**Stated goal:** Copy out all of the entries below with every "green leaf" swapped for "green foliage", leaving everything else as it is.

-*-

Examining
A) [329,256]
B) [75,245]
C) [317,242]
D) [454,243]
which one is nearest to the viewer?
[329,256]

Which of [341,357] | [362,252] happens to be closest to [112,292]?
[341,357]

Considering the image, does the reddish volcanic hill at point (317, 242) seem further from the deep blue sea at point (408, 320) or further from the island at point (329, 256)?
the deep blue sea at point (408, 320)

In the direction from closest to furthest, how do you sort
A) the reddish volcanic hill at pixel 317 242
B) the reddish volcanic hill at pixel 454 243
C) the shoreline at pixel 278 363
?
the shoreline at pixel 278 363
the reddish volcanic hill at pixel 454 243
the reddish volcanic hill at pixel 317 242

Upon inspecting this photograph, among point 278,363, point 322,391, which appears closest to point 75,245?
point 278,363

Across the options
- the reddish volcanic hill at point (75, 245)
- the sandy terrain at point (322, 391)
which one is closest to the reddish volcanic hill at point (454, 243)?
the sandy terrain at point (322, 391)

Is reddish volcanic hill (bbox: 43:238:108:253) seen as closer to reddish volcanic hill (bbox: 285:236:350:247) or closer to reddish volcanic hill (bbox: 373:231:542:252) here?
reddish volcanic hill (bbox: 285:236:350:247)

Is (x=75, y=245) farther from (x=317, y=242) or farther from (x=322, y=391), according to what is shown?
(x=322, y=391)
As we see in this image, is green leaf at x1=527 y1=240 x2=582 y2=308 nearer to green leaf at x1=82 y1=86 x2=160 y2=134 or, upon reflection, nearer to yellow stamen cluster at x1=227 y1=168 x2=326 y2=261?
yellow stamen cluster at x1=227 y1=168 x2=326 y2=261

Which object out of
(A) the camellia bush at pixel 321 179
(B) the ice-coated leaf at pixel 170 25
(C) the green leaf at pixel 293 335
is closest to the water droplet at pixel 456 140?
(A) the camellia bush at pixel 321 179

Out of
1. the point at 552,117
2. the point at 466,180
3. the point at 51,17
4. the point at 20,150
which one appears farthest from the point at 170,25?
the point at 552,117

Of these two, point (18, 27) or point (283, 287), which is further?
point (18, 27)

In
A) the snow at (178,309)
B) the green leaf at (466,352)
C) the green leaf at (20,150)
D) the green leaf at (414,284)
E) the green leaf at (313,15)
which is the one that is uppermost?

-*-

**Task output:**
Examining
A) [329,256]
B) [75,245]
C) [317,242]
D) [454,243]
which one is nearest to the viewer?
[329,256]

Which of [341,357] | [362,252] happens to be closest to [112,292]?
[341,357]

Considering the image, does the reddish volcanic hill at point (317, 242) seem further from the deep blue sea at point (408, 320) or further from the island at point (329, 256)?
the deep blue sea at point (408, 320)

In the direction from closest to furthest, how do you sort
A) the reddish volcanic hill at pixel 317 242
B) the reddish volcanic hill at pixel 454 243
C) the shoreline at pixel 278 363
?
the shoreline at pixel 278 363
the reddish volcanic hill at pixel 454 243
the reddish volcanic hill at pixel 317 242

Upon inspecting this photograph, among point 278,363, point 322,391, which appears closest to point 75,245?
point 278,363

Across the options
- the reddish volcanic hill at point (75, 245)
- the sandy terrain at point (322, 391)
which one is closest to the reddish volcanic hill at point (454, 243)?
the sandy terrain at point (322, 391)

Is reddish volcanic hill (bbox: 43:238:108:253) seen as closer to reddish volcanic hill (bbox: 285:236:350:247) or closer to reddish volcanic hill (bbox: 373:231:542:252) here?
reddish volcanic hill (bbox: 285:236:350:247)

Is (x=75, y=245) farther from (x=317, y=242) or farther from (x=322, y=391), according to what is shown?
(x=322, y=391)
As we see in this image, is green foliage at x1=527 y1=240 x2=582 y2=308 nearer to green foliage at x1=82 y1=86 x2=160 y2=134 or, upon reflection, nearer to yellow stamen cluster at x1=227 y1=168 x2=326 y2=261?
yellow stamen cluster at x1=227 y1=168 x2=326 y2=261

Which object out of
(A) the camellia bush at pixel 321 179
(B) the ice-coated leaf at pixel 170 25
(C) the green foliage at pixel 293 335
is closest to the water droplet at pixel 456 140?
(A) the camellia bush at pixel 321 179

Out of
1. the point at 552,117
2. the point at 466,180
3. the point at 51,17
4. the point at 20,150
which one appears farthest from the point at 170,25?
the point at 552,117

Of these two, point (18, 27) or point (283, 287), which is further?
point (18, 27)

In
A) the snow at (178,309)
B) the green foliage at (466,352)
C) the green foliage at (20,150)
D) the green foliage at (414,284)
E) the green foliage at (313,15)
which is the one that is uppermost?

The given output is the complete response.